''L’ETAT DOIT FORMALISER LE STATUT SPÉCIAL DE TOUBA''
SERIGNE ABO MBAYE SALL DE DAROU MOUKHTI
Expert comptable de son état, Serigne Abo Mbaye Sall est un éminent membre de la famille Mbacké de Darou Moukhti. Il fait également partie de la commission culturelle du grand Magal de Toubal. Il estime que la polémique sur la liste électorale de Touba est un problème qui mérite une réflexion dans un esprit à la fois républicain et patriotique. Sur la même ligne, il relève que Touba est une ville religieuse qui a ses spécificités
Serigne Abo Sall avoue que la liste déposée par le Khalife général des mourides, en vue des locales de juin, a suscité beaucoup de commentaires du fait du nom respect de la parité. «Il est vrai que ce problème mérite une réflexion dans un esprit à la fois républicain et patriotique. Touba est une ville religieuse qui a ses spécificités sur beaucoup de points», estime Serigne Abo Sall.
Il cite le poids économique et démographique que représente la cité religieuse, la genèse de la fondation de Touba et aujourd’hui la réalité actuelle de sa gouvernance.
Pour Serigne A. Sall, il y a une spécificité que les gouvernants, de Senghor jusqu’à Macky Sall, ont trouvé une ville où le Khalife général confectionne la liste pour les élections. «C’est une ville au Sénégal où n’existe ni débit de boisson alcoolisée et ni usage du tabac», a souligné Serigne Abo Sall, insistant sur la dimension religieuse de Touba.
Il déclare que tous ceux qui s’agitent autour de cette question devraient savoir qu’il s’agit de l’intérêt de l’Etat de tenir compte de cette spécificité, pour formaliser le statut spécial.
Le guide religieux juge que ce statut se manifesterait par le fait que Touba puisse avoir des ressources extra budgétaires pour financer son développement et ses revenus. Sall suggère que ces revenus pouvant être une taxe appelée «adiya» que versent tous les pèlerins qui se rendent à Touba à l’occasion du grand «Magal».

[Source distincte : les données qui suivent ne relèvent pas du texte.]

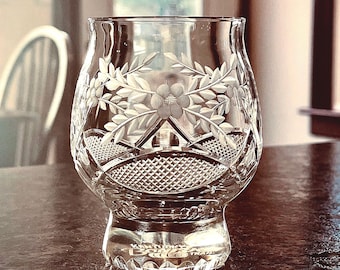 Personalized Whiskey Glass, Vintage Home Decor, Monogram Bourbon Glass for Home Bar, Father of Bride Gift for Bridal Party, Housewarming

«Il faudrait également envisager cette donation «adiya» en mettant en place des dispositions sur le plan fiscal qui permettront aux entreprises qui voudraient faire des actions sociales de s’y mettre», a conseillé Serigne Abo Sall.
Il ajoute : «Une telle mesure devra s’accompagner de la mise en place d’une structure agréée, capable de collecter ces fonds et de l’affecter dans des investissements sociaux». Ils tournent autour de la construction d’écoles ou d’hôpitaux.
SPECIFICITE
L’autre spécificité de Touba, analyse le guide, c’est la ville où toutes les directives, les initiatives et toutes les orientations, émanent de l’institution du Kahlifat. «Le khalife incarne Cheikh Ahmadou Bamba. L’administration coloniale de l’époque ayant compris cela, avait même conféré un statut spécial à Touba en attribuant un titre foncier au fils aîné Serigne Moustapha », a rappelé Serigne Abo Sall.

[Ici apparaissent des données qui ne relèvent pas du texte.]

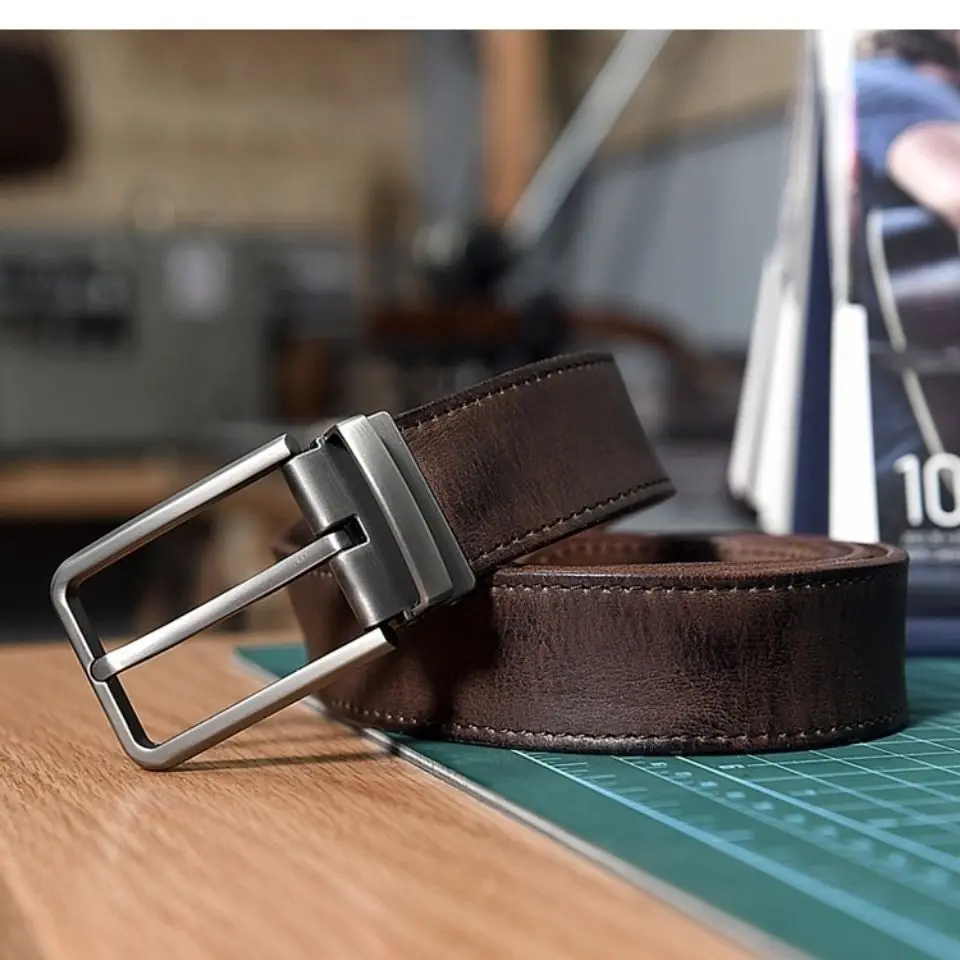 

Belt men's leather retro casual cowhide belt top layer cowhide needle buckle belt handcrafted jeans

Dans la foulée, il précise que le statut spécial ne devrait pas aussi traduire que Touba ne fait pas partie du Sénégal. «Le citoyen de Touba est régi par les même règles de la République du Sénégal. Dans beaucoup de pays, il existe des cas similaires», affirme Sall.
A son avis, cette spécificité prendra mieux en compte certaines réalités qui ne sont pas seulement d’esprit religieux.
A la question de savoir si cela aura un effet entraînant dans les autres cités religieuses, Serigne Abo reconnaît l’existence de ce risque. Mais, il demande que cela soit encadré par l’Etat. Sur les modalités, le khalife peut faire des propositions. Ce, dit-il, en ayant à l’esprit trois domaines sensibles : éducation, financement et infrastructures. «Rien n’empêche à l’Etat de prendre les mesures idoines pour trouver une solution à cette question», lance le guide religieux.
Il évoque Serigne Abdou Lahat qui a voulu instaurer à Touba des mesures de lutte contre l’alcool et le tabagisme et qui s’est appuyé sur les forces de la police et de la gendarmerie, pour assainir la cité qui était devenue un repère de malfrats.
«Le khalife ne songe pas un seul instant qu’il faille ne pas respecter la loi», assure S. A. Sall, ajoutant que «le marabout est le gardien d’un héritage, d’une tradition qu’il n’entend pas remettre en cause».
«Le président Macky Sall est un homme pondéré qui prendra le temps de réfléchir sur cette question», lance Serigne Abo Sall.